[Excerpt Boundary: Start]
This year’s NSW State Budget reveals a government for whom the arts are no more than a means to an end: a short-sighted strategy for building electoral support in Sydney’s western suburbs at the expense of most of the state’s arts institutions, large and small. It’s not as if the Minns government hasn’t had plenty of warnings about the cynical and patronising nature of these tactics, or their potential to backfire massively. Labor has made a deliberate choice to ignore well-meant criticism. Instead, it has responded by doubling down on its follies, issuing self-serving press releases, and paying for propaganda articles in newspapers that should be writing investigative pieces.
We hear a lot of talk about ‘social cohesion’ from state and federal governments but when it comes to the arts, they seem determined to foster division. There are two aspects to this phenomenon that need to be isolated and skewered. First is the brainless, insensitive belief that the arts can be reduced to some form of social, political or community activity, with no consideration of aesthetic quality. The second is a dangerous readiness to underestimate the role of arts and culture as a means of mass communication.
The ruling idea is that the arts are a soft, feel-good, spongy sort of thing that may be used to demonstrate how much the government cares for young people, ethnic minorities, Indigenous Australians, and so on. Short of handing out cake, their preferred method of pleasing these groups is to put on street festivals and parties, to emphasise events in which everyone can hold hands and dance around in a circle, as opposed to boring museums in which visitors are expected to restrain their natural exuberance and quietly contemplate whatever is hanging on the wall.
The government’s emphasis is on action, not contemplation; on entertainment and participation, not education. We don’t need to know the history of anything, simply enjoy the experience of the moment. Much better a rave party than a retrospective.
The idea that some works of art may be better than others is implicitly viewed as elitist, if not colonialist and white supremacist. This even extends to a distrust of skill or competence. The belief seems to be that audiences are less interested in seeing something done well than in feeling pleased that anyone can be an artist, a musician, a poet or a dancer. It would be fascinating to apply this logic to the NRL or the cricket. Let’s put anybody out on the park on a Saturday and see how the fans love it.
[Excerpt Boundary: End]
[Recorded information Boundary: Start]
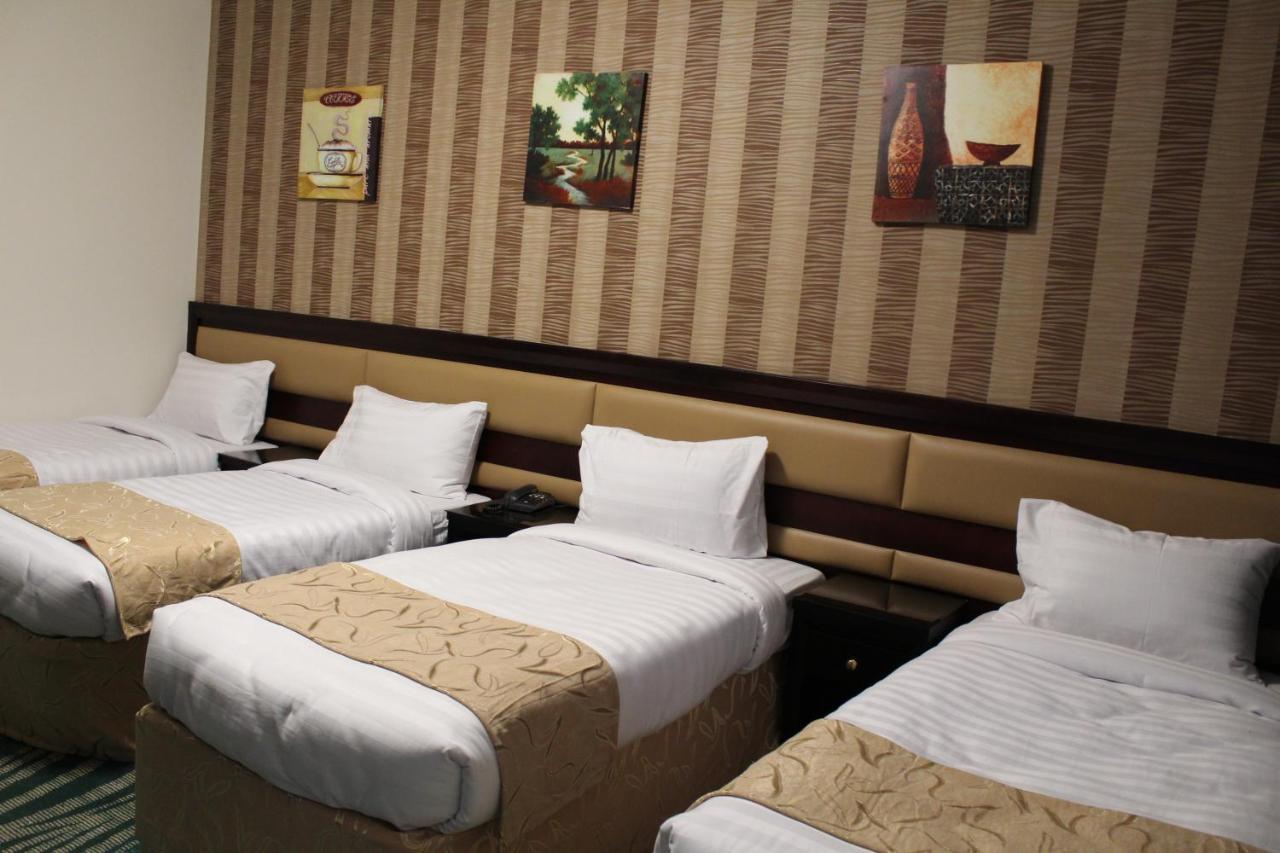شركة الصنوبرة الفندقية فندق هوليدي فيلا المدينة Hotel Medina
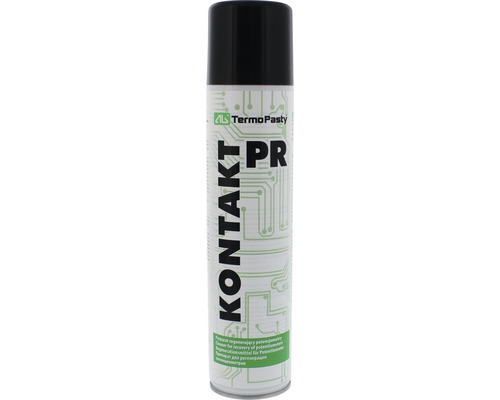 Spray contacte electrice TermoPasty Kontakt PR 300ml Spray curățare Kontakt PR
[Recorded information Boundary: End]
Task list:
1. Transcribe the stretch of the NSW budget commentary from "The government’s emphasis" through "than a retrospective.".
2. According to the NSW budget commentary, what does the government emphasize in place of contemplation and education?
3. Mark each statement as agreeing or not with the NSW budget commentary, citing the exact words that decide it:
(a) Labor has deliberately chosen to ignore well-meant criticism.
(b) The government's outlook favors a retrospective over a rave party.
(c) The budget strategy aims to build electoral support in Sydney's eastern suburbs.

Answers to the problems:
1.
The government’s emphasis is on action, not contemplation; on entertainment and participation, not education. We don’t need to know the history of anything, simply enjoy the experience of the moment. Much better a rave party than a retrospective.

2. Action, along with entertainment and participation.

3.
(a) Yes: "Labor has made a deliberate choice to ignore well-meant criticism."
(b) No: "Much better a rave party than a retrospective."
(c) No: "a short-sighted strategy for building electoral support in Sydney’s western suburbs"